THEY SAID IT: "The obvious rule of efficiency is you don't want to spend more time organising than it's worth." - Daniel Levitin
YOU SAID IT: There have been numerous accusations of genocide levelled against Israel over conduct in the war in Gaza. But the latest has come from a respected organisation within Israel. And finally world leaders are voicing grave concern.
Mick writes: "The failure to release all hostages. The failure to relinquish 'power' in Gaza. The use of hospitals and schools to shield terrorist strongholds. Confiscating food relief for sale on the black market. Surely Hamas must be guilty of sacrificing Palestinians as much as Israel is guilty of overstepping the mark. Hamas is the catalyst for Netanyahu's overreaction."
"This is a truly horrible situation," writes Martin. "The irony of the situation is that on October 7, the world was horrified by the actions of Hamas and sympathised fully with Israel. Israel held the moral high ground. Since then, they have squandered the support from nearly all countries with their barbarous behaviour."

Excerpts from a dataset
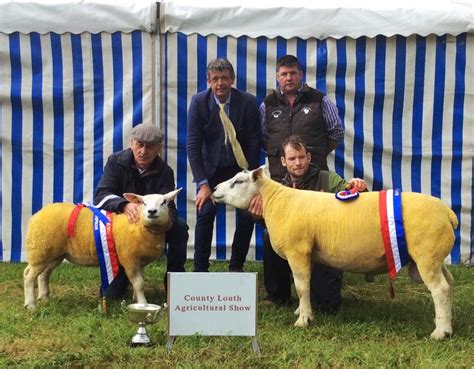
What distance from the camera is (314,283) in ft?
19.7

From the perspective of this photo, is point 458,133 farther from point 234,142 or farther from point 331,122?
point 234,142

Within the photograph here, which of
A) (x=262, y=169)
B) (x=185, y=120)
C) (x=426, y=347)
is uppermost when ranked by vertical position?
(x=185, y=120)

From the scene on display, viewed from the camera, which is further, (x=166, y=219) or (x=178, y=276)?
(x=166, y=219)

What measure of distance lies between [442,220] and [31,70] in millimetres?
5061

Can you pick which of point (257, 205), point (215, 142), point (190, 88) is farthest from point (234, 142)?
point (190, 88)

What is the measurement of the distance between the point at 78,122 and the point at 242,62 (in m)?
2.00

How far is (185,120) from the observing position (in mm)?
8055

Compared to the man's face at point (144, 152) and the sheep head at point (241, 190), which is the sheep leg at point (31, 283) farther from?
the sheep head at point (241, 190)

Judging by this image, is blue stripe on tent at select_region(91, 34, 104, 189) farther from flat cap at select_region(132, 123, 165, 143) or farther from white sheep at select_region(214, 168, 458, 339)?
white sheep at select_region(214, 168, 458, 339)

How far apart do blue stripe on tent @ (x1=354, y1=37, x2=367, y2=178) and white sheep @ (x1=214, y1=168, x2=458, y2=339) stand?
8.72 ft

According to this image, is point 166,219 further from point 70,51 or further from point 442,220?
point 70,51

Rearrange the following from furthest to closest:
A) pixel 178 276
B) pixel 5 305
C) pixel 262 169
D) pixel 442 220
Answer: pixel 5 305 → pixel 262 169 → pixel 442 220 → pixel 178 276

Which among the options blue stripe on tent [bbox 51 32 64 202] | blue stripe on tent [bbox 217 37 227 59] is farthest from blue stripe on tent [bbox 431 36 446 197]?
blue stripe on tent [bbox 51 32 64 202]

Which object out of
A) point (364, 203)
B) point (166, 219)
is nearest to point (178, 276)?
point (166, 219)
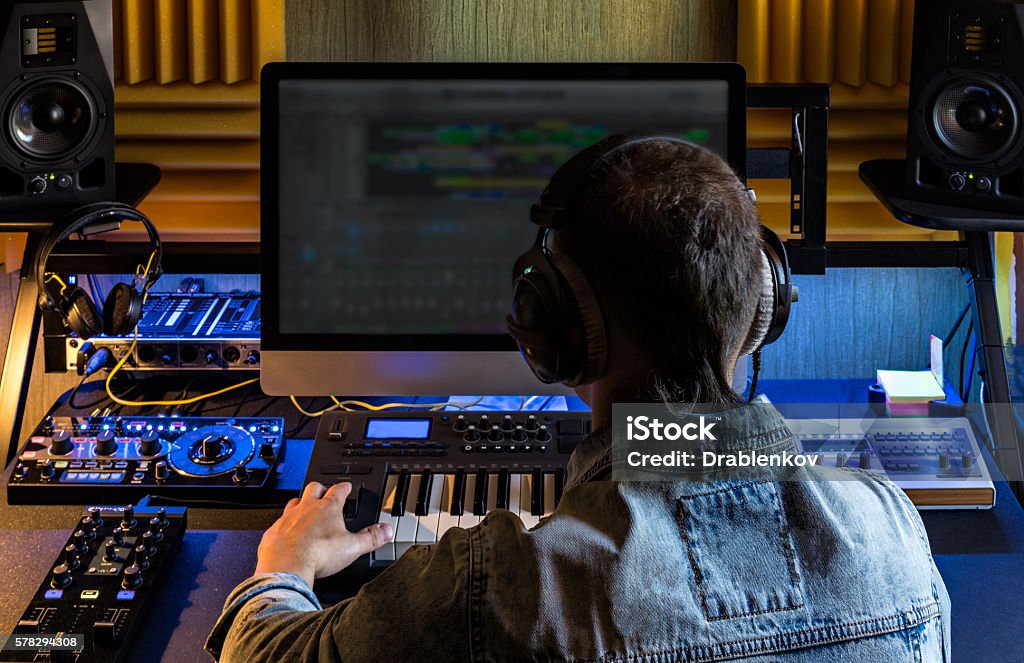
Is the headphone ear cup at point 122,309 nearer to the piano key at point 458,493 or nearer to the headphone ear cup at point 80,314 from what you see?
the headphone ear cup at point 80,314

_Task objective_
Answer these questions about the column excerpt:
1. Who is quoted under "THEY SAID IT"?
2. Where has the latest accusation of genocide against Israel come from?
3. According to Martin, on what date was the world horrified by the actions of Hamas?

_Exercise answer_
1. Daniel Levitin
2. A respected organisation within Israel
3. October 7